Деррида, как представитель постмодернистской концепции, стоит на позициях «антитрадиционализма»: его интерпретация «языковых игр» приводит к радикальным выводам о том, что языковые возможности адекватно отображать и воспроизводить действительность весьма сомнительны. Согласно этой концепции, любой текст – будь то философский, научный или литературный - внутренне противоречив, так как в нем находятся остаточные смыслы, доставшиеся в наследие от речевых, дискурсивных практик прошлого. Эти остаточные смыслы, ускользающие и от автора, и от читателя, закреплены в языке в форме неосознаваемых мыслительных стереотипов, но они трансформируются под воздействием языковых клише современной эпохи и приводят к возникновению в тексте логических тупиков. В итоге, автор думает, что предлагает одну схему смыслов, читатель налагает другую, свою собственную схему, а сам по себе текст содержит в себе еще целый ряд нераскрытых смыслов. В связи с этим, Деррида называет обычный процесс чтения текста реконструкцией. Это значит, что читатель по-своему конструирует и интерпретирует авторский текст. Для того, чтобы выявить эти остаточные, нераскрытые смыслы, Деррида предложил методику деконструкции текста, состоящую из следующих операций: анализа исследуемого текста и встраивания в него другого текста. В результате этой процедуры, согласно Деррида, выявляется, что претензии представленного текста на истинность сомнительны, и они могут быть пересмотрены. Деррида предлагает оставаться на уровне свободной игры и активной интерпретации, которые призваны подорвать все претензии научных и, тем более, философских текстов на роль «суверенного дискурса разума». Языковая игра выступает против однозначности смысла и ориентирует на смысловую множественность, которая не сочетается с утверждением единой истины.

Прежде всего, Деррида оспаривает непререкаемость основного принципа европейского сознания – принципа центрации, который, по его мнению, пронизывает буквально все сферы умственной деятельности европейского человека. Деррида утверждает, что в философии и психологии принцип центрации приводит к рациоцентризму, признающему примат дискурсивно-логического сознания над всеми прочими формами культуры. Так, в культурологии, рациоцентризм приводит к европоцентризму, позволяющему себе судить остальные культурные типы; в истории – к футуроцентризму, утверждающему, что настоящее и будущее всегда лучше и прогрессивнее прошлого (роль которого сводится к подготовке последующих, более просвещенных эпох); вариантом философской «центрации» является убеждение в «наличии» некоей неподвижной, исходной сущности, нуждающейся в воплощении в том или ином материале; в лингвистике – это идея первичности означаемого, закрепляемого при помощи означающего; в литературе – это концепция неповторимой авторской «личности-души», отражением которой выступает его произведение. Критика всех центризмов стягивается у Деррида в понятие логоцентризм. Деррида оспаривает абсолютность логоцентрической традиции и предлагает использовать принцип децентрации для анализа любых традиций и эпистем.

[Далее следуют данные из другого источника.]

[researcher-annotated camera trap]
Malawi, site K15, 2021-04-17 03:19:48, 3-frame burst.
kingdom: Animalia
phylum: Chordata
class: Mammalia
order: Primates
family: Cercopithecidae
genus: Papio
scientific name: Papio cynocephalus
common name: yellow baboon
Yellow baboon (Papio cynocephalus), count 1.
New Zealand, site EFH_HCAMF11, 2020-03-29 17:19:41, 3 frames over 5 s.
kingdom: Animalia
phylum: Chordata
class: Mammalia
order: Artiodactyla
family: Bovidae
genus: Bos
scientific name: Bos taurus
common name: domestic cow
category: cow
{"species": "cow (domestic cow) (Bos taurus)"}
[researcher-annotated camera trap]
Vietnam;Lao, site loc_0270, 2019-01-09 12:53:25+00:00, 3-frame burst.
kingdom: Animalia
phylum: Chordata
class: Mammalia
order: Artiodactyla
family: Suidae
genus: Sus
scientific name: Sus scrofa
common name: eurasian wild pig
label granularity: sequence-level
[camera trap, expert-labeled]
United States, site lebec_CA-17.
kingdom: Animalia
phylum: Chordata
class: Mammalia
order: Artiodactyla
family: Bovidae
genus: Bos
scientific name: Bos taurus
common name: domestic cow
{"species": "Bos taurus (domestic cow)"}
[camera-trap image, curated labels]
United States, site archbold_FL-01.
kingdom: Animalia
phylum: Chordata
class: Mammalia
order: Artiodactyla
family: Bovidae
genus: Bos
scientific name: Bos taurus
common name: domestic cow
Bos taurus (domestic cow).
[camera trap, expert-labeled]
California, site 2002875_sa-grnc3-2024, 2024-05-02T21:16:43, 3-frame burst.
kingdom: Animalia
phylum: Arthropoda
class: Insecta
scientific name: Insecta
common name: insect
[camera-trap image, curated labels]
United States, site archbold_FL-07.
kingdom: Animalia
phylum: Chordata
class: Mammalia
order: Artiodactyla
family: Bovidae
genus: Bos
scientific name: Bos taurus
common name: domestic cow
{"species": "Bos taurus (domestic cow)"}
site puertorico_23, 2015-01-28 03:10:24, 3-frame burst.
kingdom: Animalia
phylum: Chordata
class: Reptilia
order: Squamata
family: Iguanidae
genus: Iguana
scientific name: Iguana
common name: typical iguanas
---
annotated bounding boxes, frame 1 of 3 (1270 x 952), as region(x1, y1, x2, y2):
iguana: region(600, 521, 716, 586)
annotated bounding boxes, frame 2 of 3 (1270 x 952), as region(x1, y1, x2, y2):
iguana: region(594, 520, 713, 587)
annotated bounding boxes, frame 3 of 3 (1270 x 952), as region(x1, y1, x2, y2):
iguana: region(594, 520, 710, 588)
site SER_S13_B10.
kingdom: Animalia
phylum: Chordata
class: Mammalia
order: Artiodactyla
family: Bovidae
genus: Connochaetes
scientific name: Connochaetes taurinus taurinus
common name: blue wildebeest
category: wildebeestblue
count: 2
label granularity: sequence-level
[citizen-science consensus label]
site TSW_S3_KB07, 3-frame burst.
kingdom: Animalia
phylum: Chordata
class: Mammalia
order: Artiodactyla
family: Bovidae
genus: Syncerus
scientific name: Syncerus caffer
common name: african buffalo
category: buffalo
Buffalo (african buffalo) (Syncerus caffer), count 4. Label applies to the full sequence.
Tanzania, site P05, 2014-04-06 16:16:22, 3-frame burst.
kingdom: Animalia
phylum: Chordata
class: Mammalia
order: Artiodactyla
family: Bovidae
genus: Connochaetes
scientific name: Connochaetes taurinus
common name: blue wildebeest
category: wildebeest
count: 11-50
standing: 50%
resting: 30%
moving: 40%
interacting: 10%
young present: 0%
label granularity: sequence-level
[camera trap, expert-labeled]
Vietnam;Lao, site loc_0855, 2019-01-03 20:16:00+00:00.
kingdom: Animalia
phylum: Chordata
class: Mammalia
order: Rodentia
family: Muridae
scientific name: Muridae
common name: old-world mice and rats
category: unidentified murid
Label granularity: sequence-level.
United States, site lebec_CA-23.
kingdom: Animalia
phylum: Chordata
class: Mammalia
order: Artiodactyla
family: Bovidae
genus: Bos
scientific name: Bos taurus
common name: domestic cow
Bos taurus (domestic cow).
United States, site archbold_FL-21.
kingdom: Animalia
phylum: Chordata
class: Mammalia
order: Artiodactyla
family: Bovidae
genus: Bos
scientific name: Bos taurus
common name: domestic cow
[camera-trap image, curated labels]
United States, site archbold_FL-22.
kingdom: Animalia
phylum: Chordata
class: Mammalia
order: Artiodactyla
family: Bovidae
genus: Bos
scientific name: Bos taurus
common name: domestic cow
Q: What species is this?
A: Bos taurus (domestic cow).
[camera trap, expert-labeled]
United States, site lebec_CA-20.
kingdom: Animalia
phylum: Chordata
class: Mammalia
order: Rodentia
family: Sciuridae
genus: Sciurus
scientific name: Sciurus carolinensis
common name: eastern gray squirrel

Деррида утверждает, что центрированная структура представляет собой обоснованную игру элементов внутри системы, обладающей центром. Функция центра заключается в том, чтобы обозначить пределы игры ее элементов, поэтому центр этой системы, с одной стороны, управляет ею и находится в центре ее целокупности, а с другой стороны, поскольку он в нее не включен, находится где-то в другом месте. Если проблемному полю не хватает центра, то оно дозволяет бесконечные подставки, то есть замещения центра, которые происходят посредством какого-то восполняющего знака. Поэтому осмысление любой эпистемы, как философской так и научной, всегда противоречиво, так как оно представляет собой серию подмен одного центра другим. Таким образом, децентрация, возникающая в результате выхода смысловой игры за пределы структуры, характерна для любой культуры или эпистемы.